ПИСЬМЕННОЕ ЗАДАНИЕ A: Перепишите слово в слово фрагмент о Пушкине и Воронцове: всё, начиная со слов «Но с Воронцовым» и вплоть до слов «ее тихом огне.».
:: ФРАГМЕНТ ТЕКСТА
Но с Воронцовым Пушкин насторожился. У них было взаимное отталкиванье, враждебная противоположность натур, вокруг которой Судьбе и людям было нетрудно накрутить видимые, внешние поводы для столкновений.

Между этими двумя главными действующими лицами одесской драмы стоит женщина, пленительная, с нежной улыбкой, с нежной душой. Это жена Воронцова, гр. Елизавета Ксаверьевна, Элиза, как звали ее близкие. Ангел нежный, волшебница, как звал ее поэт. Казалось, все их разъединяет: ее положение в свете, ее обязанности матери и жены, репутация Пушкина, которого все еще считали повесой и кинжальщиком, даже возраст – так как она была на семь лет старше его. Но чем-то сумел он задеть, разбудить, пленить, опалить ее душу. И свою душу опалил на ее тихом огне.

Рядом с этими тремя главными героями неисчерпаемый режиссер – жизнь расставила необходимые эпизодические лица. Кокетливая очаровательница Амалия Ризнич «полунемка, полу-итальянка, может быть, и с примесью еврейской крови». Доступная и земная, она быстро вскружила голову поэту, в жилах которого текла горячая, влюбчивая кровь. Это легкомысленная Лаура, которая уступит место трагическому очарованью донны Анны.

Нет никаких доказательств, что Воронцов ревновал свою жену к поэту. Возможно, что он даже считал ниже своего достоинства ревновать к человеку, занимающему такое ничтожное общественное положение. Он высокомерно презирал Пушкина и не скрывал этого.
::::
ПИСЬМЕННОЕ ЗАДАНИЕ B: Верните без изменений все строки записей, в которых встречается слово «shrub».
:: ЗАПИСИ
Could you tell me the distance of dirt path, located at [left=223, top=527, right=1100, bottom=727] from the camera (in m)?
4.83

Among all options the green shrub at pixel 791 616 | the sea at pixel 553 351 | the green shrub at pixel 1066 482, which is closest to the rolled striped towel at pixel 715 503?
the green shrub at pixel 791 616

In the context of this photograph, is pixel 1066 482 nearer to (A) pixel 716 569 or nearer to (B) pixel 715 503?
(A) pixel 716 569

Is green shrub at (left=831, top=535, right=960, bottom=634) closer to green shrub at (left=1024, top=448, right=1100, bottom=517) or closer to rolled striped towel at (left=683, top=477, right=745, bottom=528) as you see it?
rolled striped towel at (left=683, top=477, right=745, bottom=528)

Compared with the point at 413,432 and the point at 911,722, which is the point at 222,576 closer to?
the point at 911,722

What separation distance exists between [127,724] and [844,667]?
::::
ПОЛНЫЙ ОТВЕТ A:
Но с Воронцовым Пушкин насторожился. У них было взаимное отталкиванье, враждебная противоположность натур, вокруг которой Судьбе и людям было нетрудно накрутить видимые, внешние поводы для столкновений.

Между этими двумя главными действующими лицами одесской драмы стоит женщина, пленительная, с нежной улыбкой, с нежной душой. Это жена Воронцова, гр. Елизавета Ксаверьевна, Элиза, как звали ее близкие. Ангел нежный, волшебница, как звал ее поэт. Казалось, все их разъединяет: ее положение в свете, ее обязанности матери и жены, репутация Пушкина, которого все еще считали повесой и кинжальщиком, даже возраст – так как она была на семь лет старше его. Но чем-то сумел он задеть, разбудить, пленить, опалить ее душу. И свою душу опалил на ее тихом огне.

ПОЛНЫЙ ОТВЕТ B:
Among all options the green shrub at pixel 791 616 | the sea at pixel 553 351 | the green shrub at pixel 1066 482, which is closest to the rolled striped towel at pixel 715 503?
the green shrub at pixel 791 616
Is green shrub at (left=831, top=535, right=960, bottom=634) closer to green shrub at (left=1024, top=448, right=1100, bottom=517) or closer to rolled striped towel at (left=683, top=477, right=745, bottom=528) as you see it?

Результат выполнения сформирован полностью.